Después de sentir un
breve hormigueo, con el dedo meñique de la mano izquierda escarbé en mi oreja
derecha: extraje una grasienta pasta amarilla que, a fuerza de amoldarla entre
el pulgar y el índice, transformé en una esfera del tamaño de una
canica.
Cuando la deposité sobre
el buró, percibí un zumbido que no distrajo mi atención; pero después de un
rato observé que la esfera —ligeramente agrietada— comenzó a dar pequeños
saltos.
El fenómeno me tenía cautivado.
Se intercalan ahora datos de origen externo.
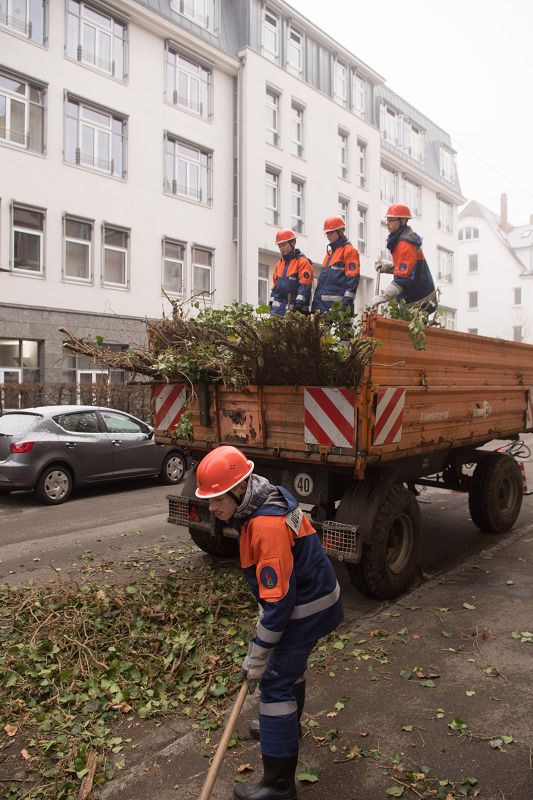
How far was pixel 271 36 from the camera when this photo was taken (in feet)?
87.8

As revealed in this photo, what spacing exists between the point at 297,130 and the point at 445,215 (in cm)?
1656

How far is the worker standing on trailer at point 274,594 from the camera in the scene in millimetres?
2812

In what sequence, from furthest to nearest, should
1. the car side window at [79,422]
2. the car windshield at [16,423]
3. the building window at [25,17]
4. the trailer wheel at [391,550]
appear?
the building window at [25,17]
the car side window at [79,422]
the car windshield at [16,423]
the trailer wheel at [391,550]

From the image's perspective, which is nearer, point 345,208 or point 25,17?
point 25,17

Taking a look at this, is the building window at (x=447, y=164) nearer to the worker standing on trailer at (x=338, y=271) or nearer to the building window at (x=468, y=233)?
Answer: the building window at (x=468, y=233)

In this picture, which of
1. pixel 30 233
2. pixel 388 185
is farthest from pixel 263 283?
pixel 388 185

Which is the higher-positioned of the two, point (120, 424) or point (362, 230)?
point (362, 230)

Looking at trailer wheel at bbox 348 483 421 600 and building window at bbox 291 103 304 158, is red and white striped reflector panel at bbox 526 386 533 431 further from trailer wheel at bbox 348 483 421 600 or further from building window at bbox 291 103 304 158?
building window at bbox 291 103 304 158

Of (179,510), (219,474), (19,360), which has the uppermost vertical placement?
(19,360)

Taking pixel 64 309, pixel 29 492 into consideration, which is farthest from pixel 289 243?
pixel 64 309

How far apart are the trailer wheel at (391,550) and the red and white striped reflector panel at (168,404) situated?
208 centimetres

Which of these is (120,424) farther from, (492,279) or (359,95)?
(492,279)

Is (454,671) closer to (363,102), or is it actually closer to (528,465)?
(528,465)

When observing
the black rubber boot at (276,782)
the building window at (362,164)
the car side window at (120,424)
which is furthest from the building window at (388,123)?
the black rubber boot at (276,782)
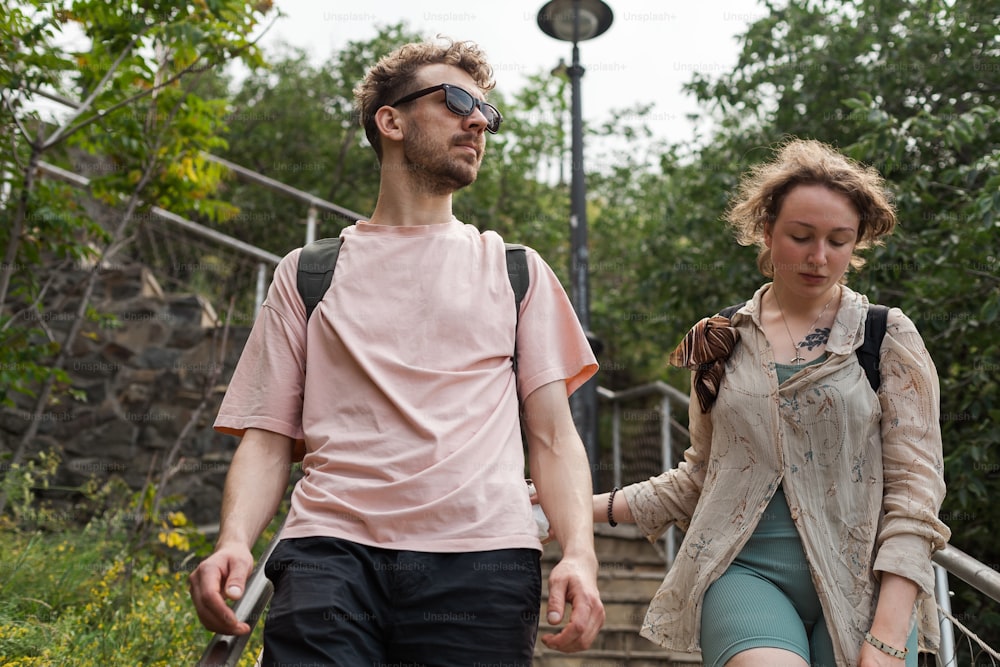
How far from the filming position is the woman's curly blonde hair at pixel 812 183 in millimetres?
2141

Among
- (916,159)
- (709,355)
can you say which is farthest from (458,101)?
(916,159)

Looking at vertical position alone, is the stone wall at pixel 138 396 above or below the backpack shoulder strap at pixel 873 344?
below

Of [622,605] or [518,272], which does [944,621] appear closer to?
[518,272]

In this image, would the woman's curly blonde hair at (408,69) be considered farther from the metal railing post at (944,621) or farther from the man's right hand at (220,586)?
the metal railing post at (944,621)

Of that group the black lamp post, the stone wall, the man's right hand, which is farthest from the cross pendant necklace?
the stone wall

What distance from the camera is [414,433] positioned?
165cm

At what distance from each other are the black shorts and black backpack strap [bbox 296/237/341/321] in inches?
19.7

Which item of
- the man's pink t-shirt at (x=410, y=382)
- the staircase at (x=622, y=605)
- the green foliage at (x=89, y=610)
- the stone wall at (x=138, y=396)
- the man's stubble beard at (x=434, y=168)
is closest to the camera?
the man's pink t-shirt at (x=410, y=382)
Con objeto de
alentarla en su propósito arrojé la canica hacia arriba —para que pudiera
seguir por su cuenta—, pero se deshizo en el suelo. De su interior salió una
mosca entre verde y azul que empezó a volar torpemente; a llenar mi habitación
de conversaciones, música, sonidos que yo nunca había escuchado y que ciertos
amigos me habían exigido en vano que recordara, para finalmente deducir que
padecía de lagunas mentales o de sordera crónica.